Supplied passage:
The amount of raw material needed to make a nuclear bomb is dependent on the level of skills that the bomb maker has (Hoodbhoy, 2013). The gun-type nuclear bomb that is simplistic in form and nature would require about fifty kilograms of HEU, an amount that would fit in a suitcase. Plutonium cannot be used to make this type of this bomb. The neutrons emitted by plutonium cause the bomb to blow itself before proceeding far. On the other hand, implosion types of bombs that are more efficient in nature require less amount of material. Six kilograms of plutonium or fifteen of HEU would make these kinds of bombs. These relatively small amounts mean that terrorists could potentially build a bomb that is highly explosive.
The thought that terrorist could steal an already assembled nuclear bomb is nerve wrecking. Well, already assembled nuclear weapons are better secured than the materials that are used to make them. A stolen nuclear weapon would be quite challenging to figure out. The weapons are fitted with electronic that only allows it to go off after a code is keyed in. However, in other cases, these locks are absent or easy to bypass. Modern nuclear weapons also have devices that prevent them from going off until a flight sequence is attained. The flight sequence allows a rocket like flight that is enabled by coasting through the atmosphere before going off. Therefore, terrorists will have a hard time trying to detonate the stolen nuclear weapon.

Information shown:

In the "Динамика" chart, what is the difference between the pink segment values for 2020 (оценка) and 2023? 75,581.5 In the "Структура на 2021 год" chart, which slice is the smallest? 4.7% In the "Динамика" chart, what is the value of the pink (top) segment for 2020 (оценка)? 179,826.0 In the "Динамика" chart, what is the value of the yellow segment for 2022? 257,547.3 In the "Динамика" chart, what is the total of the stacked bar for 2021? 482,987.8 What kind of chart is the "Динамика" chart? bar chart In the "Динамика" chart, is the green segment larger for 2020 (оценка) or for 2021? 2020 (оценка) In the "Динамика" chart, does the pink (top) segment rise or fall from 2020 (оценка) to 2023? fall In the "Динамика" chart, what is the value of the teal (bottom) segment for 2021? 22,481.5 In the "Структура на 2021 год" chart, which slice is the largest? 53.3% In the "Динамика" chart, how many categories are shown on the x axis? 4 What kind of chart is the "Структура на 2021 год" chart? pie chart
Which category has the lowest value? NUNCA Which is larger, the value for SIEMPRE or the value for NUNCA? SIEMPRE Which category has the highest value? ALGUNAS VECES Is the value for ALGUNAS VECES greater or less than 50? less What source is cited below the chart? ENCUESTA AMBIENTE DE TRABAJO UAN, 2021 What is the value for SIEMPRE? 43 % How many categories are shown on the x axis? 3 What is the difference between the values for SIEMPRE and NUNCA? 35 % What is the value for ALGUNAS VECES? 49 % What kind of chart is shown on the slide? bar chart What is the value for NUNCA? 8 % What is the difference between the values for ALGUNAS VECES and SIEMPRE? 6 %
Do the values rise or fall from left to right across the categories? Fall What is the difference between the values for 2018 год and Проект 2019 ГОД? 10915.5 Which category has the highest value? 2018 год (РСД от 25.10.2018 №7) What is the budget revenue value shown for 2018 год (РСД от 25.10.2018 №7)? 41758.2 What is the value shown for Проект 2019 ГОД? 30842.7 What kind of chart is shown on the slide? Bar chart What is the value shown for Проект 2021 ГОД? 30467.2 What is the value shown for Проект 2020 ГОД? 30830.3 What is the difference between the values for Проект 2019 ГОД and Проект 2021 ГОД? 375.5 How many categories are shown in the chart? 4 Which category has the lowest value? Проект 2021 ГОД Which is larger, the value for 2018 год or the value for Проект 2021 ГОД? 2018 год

Your assignment: In the passage on nuclear bombs and terrorism, how much plutonium would an implosion-type bomb need? Answer using only the passage on nuclear bombs and terrorism.

Answer to this exercise: Six kilograms.